**Requirement**
Set down the listing word for word, from the line with "Of the two items" through the end of the listing, including both of those points.

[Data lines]
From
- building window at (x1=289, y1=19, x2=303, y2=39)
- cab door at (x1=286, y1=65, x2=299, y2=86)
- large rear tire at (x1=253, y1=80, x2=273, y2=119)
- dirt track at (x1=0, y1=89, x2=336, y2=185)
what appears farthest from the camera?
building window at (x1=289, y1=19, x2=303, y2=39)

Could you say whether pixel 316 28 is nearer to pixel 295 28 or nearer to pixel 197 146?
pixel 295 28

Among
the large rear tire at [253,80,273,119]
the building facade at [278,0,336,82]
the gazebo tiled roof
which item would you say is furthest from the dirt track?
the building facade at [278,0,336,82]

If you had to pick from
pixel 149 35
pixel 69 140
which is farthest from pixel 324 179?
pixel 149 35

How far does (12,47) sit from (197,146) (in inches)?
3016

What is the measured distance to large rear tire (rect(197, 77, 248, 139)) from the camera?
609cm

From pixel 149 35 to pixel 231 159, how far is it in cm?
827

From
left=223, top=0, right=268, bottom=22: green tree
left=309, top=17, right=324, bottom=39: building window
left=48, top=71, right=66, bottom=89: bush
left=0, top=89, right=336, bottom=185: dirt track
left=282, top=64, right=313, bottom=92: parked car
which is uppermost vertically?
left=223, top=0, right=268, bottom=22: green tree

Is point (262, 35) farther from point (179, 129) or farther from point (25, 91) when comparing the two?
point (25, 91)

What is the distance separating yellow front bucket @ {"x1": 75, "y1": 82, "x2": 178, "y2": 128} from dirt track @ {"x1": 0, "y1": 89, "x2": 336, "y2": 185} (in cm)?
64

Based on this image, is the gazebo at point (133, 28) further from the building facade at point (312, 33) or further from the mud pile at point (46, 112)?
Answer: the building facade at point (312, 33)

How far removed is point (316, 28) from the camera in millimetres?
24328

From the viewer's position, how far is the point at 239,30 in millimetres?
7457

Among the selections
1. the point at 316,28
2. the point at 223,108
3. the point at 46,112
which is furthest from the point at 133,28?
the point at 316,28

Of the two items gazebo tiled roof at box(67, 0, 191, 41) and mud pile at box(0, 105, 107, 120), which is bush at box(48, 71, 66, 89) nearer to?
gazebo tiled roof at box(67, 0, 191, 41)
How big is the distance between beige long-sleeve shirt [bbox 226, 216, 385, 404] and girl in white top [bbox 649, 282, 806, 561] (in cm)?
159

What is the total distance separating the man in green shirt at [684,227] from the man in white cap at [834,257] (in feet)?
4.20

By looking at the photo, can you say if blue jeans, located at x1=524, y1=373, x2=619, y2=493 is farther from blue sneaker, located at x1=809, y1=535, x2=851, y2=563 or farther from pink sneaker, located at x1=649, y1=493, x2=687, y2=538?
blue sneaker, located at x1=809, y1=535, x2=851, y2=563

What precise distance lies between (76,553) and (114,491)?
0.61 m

**The output**
Of the two items gazebo tiled roof at box(67, 0, 191, 41) and mud pile at box(0, 105, 107, 120), which is bush at box(48, 71, 66, 89) nearer to?
gazebo tiled roof at box(67, 0, 191, 41)
How big is the distance between beige long-sleeve shirt [bbox 226, 216, 385, 404] and girl in white top [bbox 649, 282, 806, 561] (in cm)?
159

What is the total distance separating the man in green shirt at [684,227] from the man in white cap at [834,257] (in feet)?
4.20

By looking at the photo, can you say if blue jeans, located at x1=524, y1=373, x2=619, y2=493 is farther from blue sneaker, located at x1=809, y1=535, x2=851, y2=563 or farther from pink sneaker, located at x1=649, y1=493, x2=687, y2=538?
blue sneaker, located at x1=809, y1=535, x2=851, y2=563

What precise distance lies between (76,553) and (114,491)?
0.61 m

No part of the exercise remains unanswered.